■ 阅读材料
计算2个矩形所占的面积

这是在leetcode上看到的题目。

2个矩形由各自的左下角和右上角来定义。坐标定义为(A,B)(C,D)；(E,F)(G,H)。

顶点坐标全部为int整数。

两个矩形分布可以分为三种情况。分离，包含与相交。

代码如下：

public class ReArea {
	public static int computeArea(int A, int B, int C, int D, int E, int F, int G, int H) {
		int result = 0;
		int area1,area2;
		if(A >= G || B >= H || E >= C || F >= D){
			area1 = calArea(A,B,C,D);
			area2 = calArea(E,F,G,H);
			result = area1 + area2;
		}
		else if((A <= E)&&(C >= G)&&(B <= F)&&(D >= H)){
			area1 = calArea(A,B,C,D);
			result = area1;
		}
		else if((A >= E)&&(C <= G)&&(B >= F)&&(D <= H)){
			area2 = calArea(E,F,G,H);
			result = area2;
		}
		else{
			int[] xLen = {A,C,E,G}; 
			int[] yLen = {B,D,F,H};
			sort(xLen);
			sort(yLen);
			area1 = calArea(A,B,C,D);
			area2 = calArea(E,F,G,H);
			
			result = area1 + area2 - ((xLen[1] - xLen[2]) * (yLen[1] - yLen[2]));
		}
		
		return result;
	}
	public static void sort(int[] dot){
		for (int i = 0; i < dot.length; i++)

■ 任务
把讲矩形面积的文字中从“result = area1 + area2 - ((xLen[1]”一直到“< dot.length; i++)”的部分一字不差地输出。 只依据这篇讲矩形面积的文字作答。

■ 存储数据
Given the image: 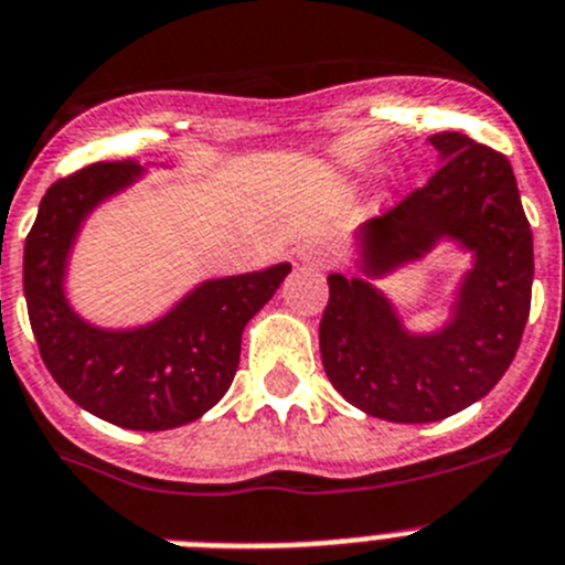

■ 解答
result = area1 + area2 - ((xLen[1] - xLen[2]) * (yLen[1] - yLen[2]));
		}
		
		return result;
	}
	public static void sort(int[] dot){
		for (int i = 0; i < dot.length; i++)